Dall’anno prima la Libia è precipitata in una spirale di violenza con varie milizie che si contendono il territorio. E le milizie fanno i soldi col contrabbando – di droga, di armi e anche di persone. Gli immigrati provenienti dall’Africa subsahariana diventano così merce di scambio – venduti come schiavi o trasportati come cargo. E anche il business degli scafi diventa roba loro, delle milizie – un business molto redditizio, ma anche rischioso.

Nel 2015 l’Unione Europea ha infatti lanciato la missione navale Eunavfor Med, con uno scopo: smantellare la rete degli scafisti. Come? Requisendo e distruggendo i barconi. L’idea pare giusta, solo che c’è un problema: che senso ha salpare con un barcone di legno o un peschereccio se si sa che questo verrà distrutto? Allora molto meglio usare dei gommoni usa e getta da due lire. Ci sono ditte cinesi che li producono e vendono online. E li chiamano “refugee Dinghies”, “gommoni per rifugiati”. (Fonte: (LINK)

E questo è esattamente quello che fanno gli scafisti. I “Dinghies” sono fatti per arrivare al limite delle acque territoriali libiche. Lì poi ci sono le navi e quelle – dicono gli scafisti a chi scappa dalla Libia – vi possono salvare.

**DATI REGISTRATI:**
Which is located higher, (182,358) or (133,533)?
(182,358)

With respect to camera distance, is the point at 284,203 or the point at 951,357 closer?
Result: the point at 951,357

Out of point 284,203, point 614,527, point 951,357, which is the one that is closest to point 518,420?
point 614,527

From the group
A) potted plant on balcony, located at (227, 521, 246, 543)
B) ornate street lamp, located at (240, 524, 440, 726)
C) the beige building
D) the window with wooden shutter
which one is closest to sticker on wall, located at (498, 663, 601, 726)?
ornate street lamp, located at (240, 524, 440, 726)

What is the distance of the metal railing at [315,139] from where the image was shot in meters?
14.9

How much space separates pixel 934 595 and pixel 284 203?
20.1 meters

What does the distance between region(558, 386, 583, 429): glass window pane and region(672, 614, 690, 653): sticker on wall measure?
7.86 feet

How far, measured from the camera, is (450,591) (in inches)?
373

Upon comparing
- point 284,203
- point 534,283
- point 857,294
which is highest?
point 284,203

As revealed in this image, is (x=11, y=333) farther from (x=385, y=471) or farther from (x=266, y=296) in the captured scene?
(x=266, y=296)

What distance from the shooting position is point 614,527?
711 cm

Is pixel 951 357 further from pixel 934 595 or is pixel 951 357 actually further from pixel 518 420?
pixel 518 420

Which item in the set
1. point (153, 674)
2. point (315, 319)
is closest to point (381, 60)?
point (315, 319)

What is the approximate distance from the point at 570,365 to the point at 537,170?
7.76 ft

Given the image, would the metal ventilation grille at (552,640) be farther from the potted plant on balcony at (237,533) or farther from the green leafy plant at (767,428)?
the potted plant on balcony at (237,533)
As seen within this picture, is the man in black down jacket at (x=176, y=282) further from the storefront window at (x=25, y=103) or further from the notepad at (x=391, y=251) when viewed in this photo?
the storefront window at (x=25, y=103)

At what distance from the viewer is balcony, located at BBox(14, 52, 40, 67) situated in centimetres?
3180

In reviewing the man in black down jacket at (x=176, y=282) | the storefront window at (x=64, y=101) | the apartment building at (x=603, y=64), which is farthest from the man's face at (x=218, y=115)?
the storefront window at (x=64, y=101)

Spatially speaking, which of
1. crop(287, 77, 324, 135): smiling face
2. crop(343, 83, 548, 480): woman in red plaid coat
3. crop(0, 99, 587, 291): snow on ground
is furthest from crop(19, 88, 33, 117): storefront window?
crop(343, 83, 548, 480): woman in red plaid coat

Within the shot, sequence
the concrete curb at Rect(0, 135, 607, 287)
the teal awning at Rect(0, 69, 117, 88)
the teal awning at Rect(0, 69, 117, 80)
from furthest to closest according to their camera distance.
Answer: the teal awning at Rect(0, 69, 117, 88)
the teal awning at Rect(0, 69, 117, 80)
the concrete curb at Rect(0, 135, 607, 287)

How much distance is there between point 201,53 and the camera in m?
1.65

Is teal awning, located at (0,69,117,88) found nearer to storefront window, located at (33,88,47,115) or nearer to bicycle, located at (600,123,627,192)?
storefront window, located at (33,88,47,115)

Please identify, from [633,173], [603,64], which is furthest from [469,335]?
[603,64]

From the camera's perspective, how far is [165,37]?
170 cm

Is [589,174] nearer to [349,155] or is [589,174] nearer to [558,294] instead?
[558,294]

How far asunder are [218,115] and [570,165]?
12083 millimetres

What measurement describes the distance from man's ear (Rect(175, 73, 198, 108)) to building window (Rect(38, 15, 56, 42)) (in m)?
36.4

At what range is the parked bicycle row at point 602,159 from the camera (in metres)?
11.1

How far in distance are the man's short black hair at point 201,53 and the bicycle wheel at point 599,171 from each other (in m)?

**VERIFICA LA COMPRENSIONE:**
1) Trasforma in un elenco puntato il paragrafo dell'estratto sulla Libia che comincia con «Nel 2015 l’Unione Europea», conservandone i fatti principali.
2) Prosegui, per favore, l'estratto sulla Libia a partire dalla sua ultima frase.

**RISPOSTE PER NUMERO:**
1)
- Nel 2015 l’Unione Europea lancia la missione navale Eunavfor Med per smantellare la rete degli scafisti.
- Il metodo scelto è requisire e distruggere i barconi.
- Il problema è che non ha senso salpare con un barcone di legno o un peschereccio destinato a essere distrutto.
- Conviene quindi usare gommoni usa e getta molto economici.
- Alcune ditte cinesi li producono e li vendono online col nome di “refugee Dinghies”, cioè “gommoni per rifugiati”.

2)
Ma quali navi? Le missioni europee Triton e Eunavfor Med incrociano molto più a Nord, quasi in acque italiane. Casualità. O forse una strategia per evitare il “pull factor”, come suggerisce uno studio della Goldsmith University di Londra. Ma i gommoni partono lo stesso – e vanno a fondo lo stesso. Anzi, ne partono sempre di più. E così le imbarcazioni delle ONG – e, in parte, anche le navi della guardia Costiera italiana – sono costrette ad avvicinarsi sempre di più al confine delle acque libiche. Si crea così un sistema perverso in cui sia i naufraghi che le ONG diventano pedine di un gioco – un gioco al massacro, che sta per diventare – se possibile – ancora più sporco. (Fonte: LINK)

Certo, se non ci fossero navi al largo della Libia il gioco non funzionerebbe – si dice qualcuno. Sì, magari lì per lì affogano un po’ di persone. Ma a lungo andare le partenze si fermerebbero. L’idea non è nuova. Vi ricorderete: lo avevano detto anche ai tempi di “Mare Nostrum”. La teoria è smentita da vari studi. Ma non importa: mentre il numero di partenze e il numero di morti in mare viaggia verso nuovi, terrificanti record, sempre più persone in Europa dicono una sola cosa: le ONG devono sparire. (Fonte: LINK)

E come? Volontari come Catambrone e Höppner, organizzazioni come “Medici senza frontiere” e “Save the Children” sono eroi popolari che agiscono per spirito umanitario. Ma se così non fosse? Se invece gli eroi senza macchia e senza paura avessero un secondo fine? E se fossero tutti parte di un piano?

Gli eroi, si sa, sono come acrobati: tutti applaudiamo il loro coraggio ma, sotto sotto, l’emozione più grande è vederli cadere.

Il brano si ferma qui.